**What you should do:** Go through the entries, filter for the word "Replacement", and copy every line that has it.

**Exercise data:**
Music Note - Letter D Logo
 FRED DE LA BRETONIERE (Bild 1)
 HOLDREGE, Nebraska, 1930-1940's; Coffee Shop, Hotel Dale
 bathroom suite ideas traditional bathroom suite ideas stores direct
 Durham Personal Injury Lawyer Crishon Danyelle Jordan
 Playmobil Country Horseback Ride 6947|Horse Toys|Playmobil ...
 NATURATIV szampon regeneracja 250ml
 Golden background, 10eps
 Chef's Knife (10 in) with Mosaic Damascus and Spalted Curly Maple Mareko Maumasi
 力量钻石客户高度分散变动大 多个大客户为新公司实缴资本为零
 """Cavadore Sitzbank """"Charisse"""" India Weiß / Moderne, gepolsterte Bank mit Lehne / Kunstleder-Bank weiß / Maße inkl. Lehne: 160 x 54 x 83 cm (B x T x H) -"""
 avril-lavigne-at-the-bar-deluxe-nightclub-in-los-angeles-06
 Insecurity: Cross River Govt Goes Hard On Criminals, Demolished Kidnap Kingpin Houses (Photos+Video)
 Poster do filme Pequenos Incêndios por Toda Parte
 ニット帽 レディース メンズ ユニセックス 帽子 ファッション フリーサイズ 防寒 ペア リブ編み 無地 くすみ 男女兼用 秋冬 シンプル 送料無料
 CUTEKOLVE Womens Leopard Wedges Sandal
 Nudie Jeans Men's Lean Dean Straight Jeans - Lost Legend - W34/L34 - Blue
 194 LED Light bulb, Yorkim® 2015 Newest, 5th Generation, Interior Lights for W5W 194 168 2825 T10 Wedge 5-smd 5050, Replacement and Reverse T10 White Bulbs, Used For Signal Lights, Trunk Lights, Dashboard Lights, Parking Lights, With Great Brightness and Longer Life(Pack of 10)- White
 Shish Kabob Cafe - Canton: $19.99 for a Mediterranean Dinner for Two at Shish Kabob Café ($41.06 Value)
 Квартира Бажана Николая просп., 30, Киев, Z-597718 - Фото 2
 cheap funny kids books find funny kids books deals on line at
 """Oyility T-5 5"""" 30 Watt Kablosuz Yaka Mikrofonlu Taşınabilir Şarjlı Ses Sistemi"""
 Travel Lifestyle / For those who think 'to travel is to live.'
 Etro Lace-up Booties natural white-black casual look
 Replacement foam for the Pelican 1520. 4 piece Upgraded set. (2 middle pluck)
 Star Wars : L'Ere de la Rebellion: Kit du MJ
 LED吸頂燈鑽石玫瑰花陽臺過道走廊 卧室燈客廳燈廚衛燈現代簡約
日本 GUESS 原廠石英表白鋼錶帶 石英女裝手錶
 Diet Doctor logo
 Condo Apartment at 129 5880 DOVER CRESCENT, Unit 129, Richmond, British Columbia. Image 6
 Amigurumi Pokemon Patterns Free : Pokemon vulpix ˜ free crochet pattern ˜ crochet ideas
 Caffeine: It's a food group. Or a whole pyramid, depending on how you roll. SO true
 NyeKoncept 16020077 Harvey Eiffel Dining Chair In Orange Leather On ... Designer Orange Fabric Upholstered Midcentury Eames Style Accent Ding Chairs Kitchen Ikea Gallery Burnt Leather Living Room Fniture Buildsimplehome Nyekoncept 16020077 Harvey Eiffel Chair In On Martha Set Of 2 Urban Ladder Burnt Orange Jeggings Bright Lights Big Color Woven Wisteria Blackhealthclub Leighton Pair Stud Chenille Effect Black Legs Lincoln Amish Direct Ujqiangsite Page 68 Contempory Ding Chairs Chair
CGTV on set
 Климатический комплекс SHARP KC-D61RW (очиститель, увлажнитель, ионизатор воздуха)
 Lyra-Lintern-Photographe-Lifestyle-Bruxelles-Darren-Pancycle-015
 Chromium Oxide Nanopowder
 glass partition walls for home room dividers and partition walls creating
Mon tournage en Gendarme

**Answer:**
 194 LED Light bulb, Yorkim® 2015 Newest, 5th Generation, Interior Lights for W5W 194 168 2825 T10 Wedge 5-smd 5050, Replacement and Reverse T10 White Bulbs, Used For Signal Lights, Trunk Lights, Dashboard Lights, Parking Lights, With Great Brightness and Longer Life(Pack of 10)- White
 Replacement foam for the Pelican 1520. 4 piece Upgraded set. (2 middle pluck)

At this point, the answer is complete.